The condition for resonance with an infinite impedance at the top surface of the piezoelectric layer is that the piezoelectric layer will have an acoustic thickness of λ/4.
In accordance with the present invention, it follows that, at the second harmonic 2ω.sub.o, the top electrode 14 becomes a half wave thick. Under this circumstance, the impedance at the top electrode 14-piezoelectric layer 13 interface becomes effectively zero, as it was when the top electrode 14 thickness was substantially as depicted in FIG. 1 above.
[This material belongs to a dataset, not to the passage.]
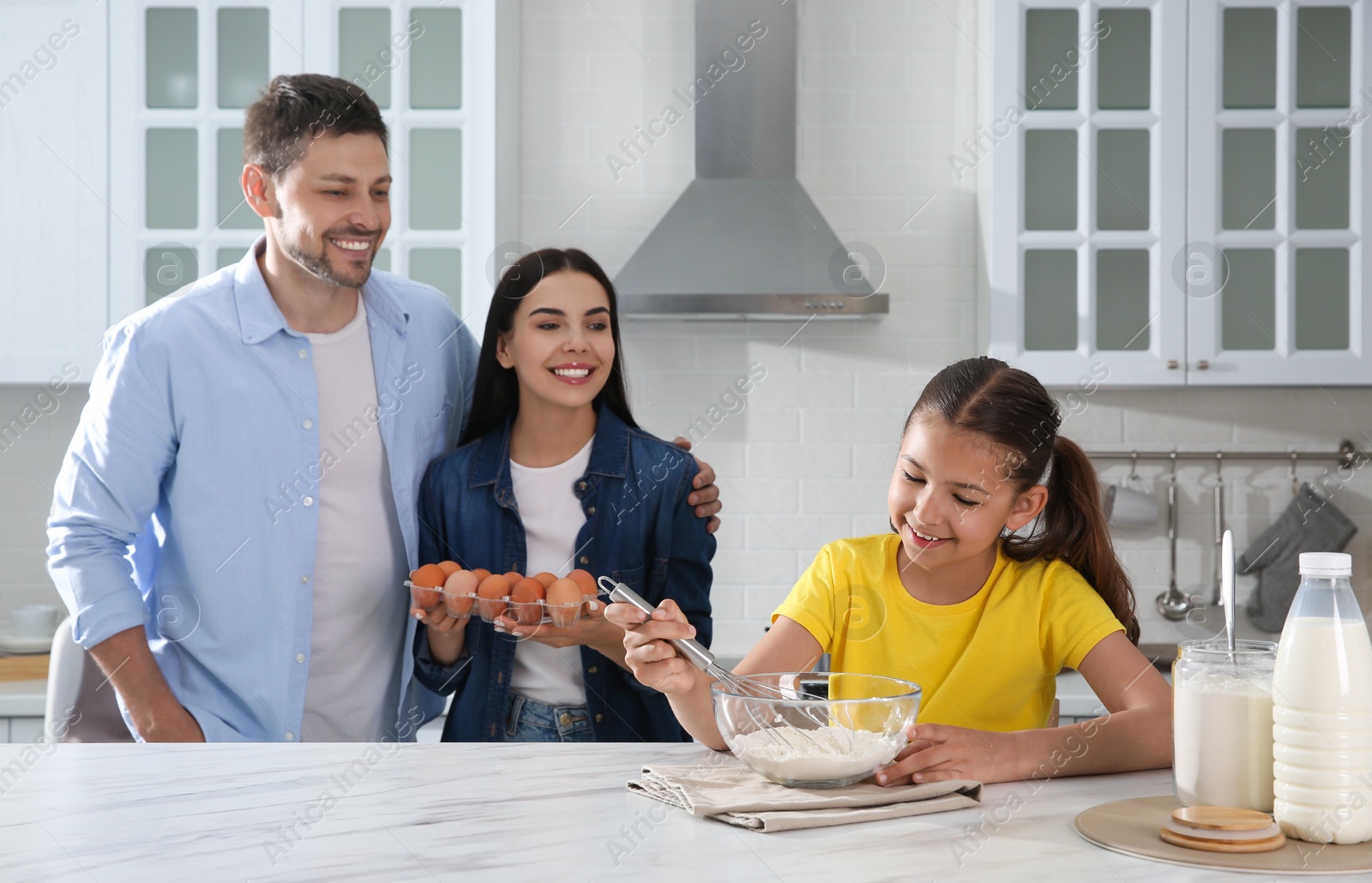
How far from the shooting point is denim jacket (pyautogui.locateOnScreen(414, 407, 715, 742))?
1737 millimetres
Similarly the piezoelectric layer becomes a halfwave thick as it was in FIG. 1 above. The unexpected result is that the structure depicted in FIG. 2, unlike that of the prior art shown in FIG. 1, is resonant at the second harmonic.
Experimental work performed at the higher harmonics confirms that the structure of FIG. 2 is resonant at all odd harmonics and at half the even harmonics, that is, at the second, sixth, tenth, etc.
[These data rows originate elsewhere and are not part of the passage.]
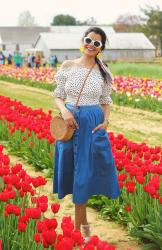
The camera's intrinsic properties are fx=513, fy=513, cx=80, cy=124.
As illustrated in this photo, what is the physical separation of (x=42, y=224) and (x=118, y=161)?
2.32 meters

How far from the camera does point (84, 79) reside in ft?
14.4

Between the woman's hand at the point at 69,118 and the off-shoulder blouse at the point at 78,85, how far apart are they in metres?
0.13

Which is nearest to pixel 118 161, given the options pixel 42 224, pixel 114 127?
pixel 42 224

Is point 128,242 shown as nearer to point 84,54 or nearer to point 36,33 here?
point 84,54

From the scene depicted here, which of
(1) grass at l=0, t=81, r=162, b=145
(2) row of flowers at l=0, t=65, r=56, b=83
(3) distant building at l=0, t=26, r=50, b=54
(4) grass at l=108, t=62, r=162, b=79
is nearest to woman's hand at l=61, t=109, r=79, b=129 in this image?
(1) grass at l=0, t=81, r=162, b=145

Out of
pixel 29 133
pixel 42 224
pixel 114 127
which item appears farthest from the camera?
pixel 114 127

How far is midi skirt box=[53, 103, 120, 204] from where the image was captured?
4.29 metres

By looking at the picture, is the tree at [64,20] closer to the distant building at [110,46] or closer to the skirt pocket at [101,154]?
the distant building at [110,46]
Although zinc oxide is the preferable material for use in accordance with the present invention, other materials such as lithium niobate or cadmium sulfide may be used.
FIG. 3 is a graph showing a computed response curve for a zinc oxide-gold transducer constructed as shown in FIG. 1 having a fundamental resonance, ω.sub.o, near 160 MHz. The graph depicts conversion loss in dB as a function of frequency in MHz. It can be seen that resonances occur at the first and third harmonics but not at the second harmonic as described above.
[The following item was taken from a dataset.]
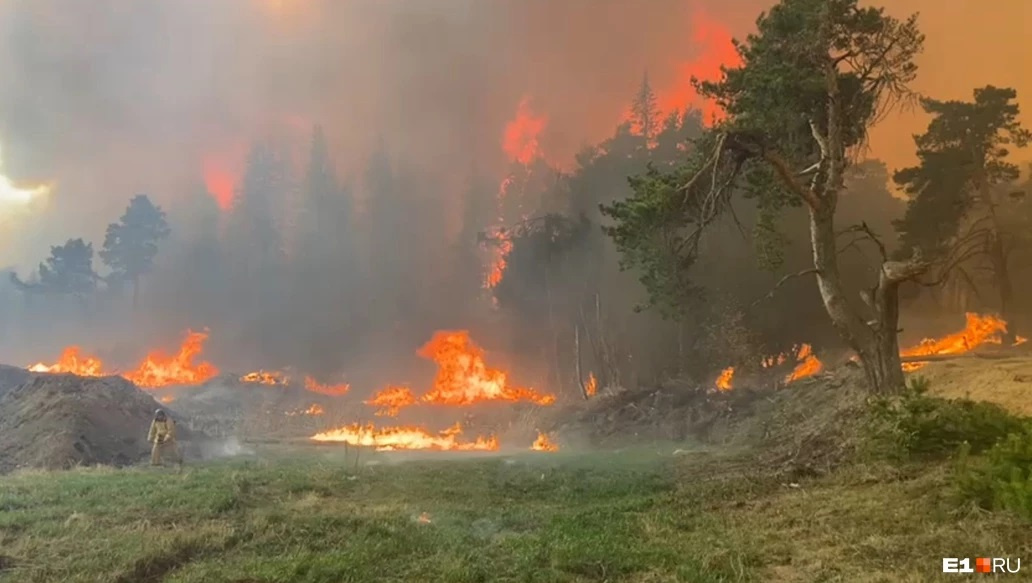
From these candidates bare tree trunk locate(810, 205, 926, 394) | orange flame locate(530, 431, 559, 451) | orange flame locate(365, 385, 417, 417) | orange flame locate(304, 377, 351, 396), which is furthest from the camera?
orange flame locate(304, 377, 351, 396)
FIG. 4 is a graph also plotting conversion loss (dB) as a function of frequency (MHz) showing theoretical resonances of a transducer structure constructed in accordance with the present invention as shown in FIG. 2. The graph clearly establishes that the structure is resonant at the first, second and third harmonics as is described above.
FIG. 5 is a graph also plotting conversion loss (dB) as a function of frequency (MHz) and shows both theoretical and experimental data for resonances of a structure built in accordance with the present invention and as illustrated in FIG. 2. The use of slightly different dimensional parameters accounts for the small differences between the theoretical curve in FIG. 5 and the theoretical curves of FIG. 4. It is apparent that the actual experimental structure is resonant at the first, second and third harmonics and is consistent with the theoretical curve.
Using the transducer described above in an acoustic ink printer, it is possible to obtain second harmonic operation of the transducer which in turn enables marks to be imprinted on the recording medium that differ in area by a ratio of about 1:8, a useful ratio for grey scale printing. By using a variable number of these small droplets per pixel, it is possible to obtain additional incremental adjustability of pixel's grey level.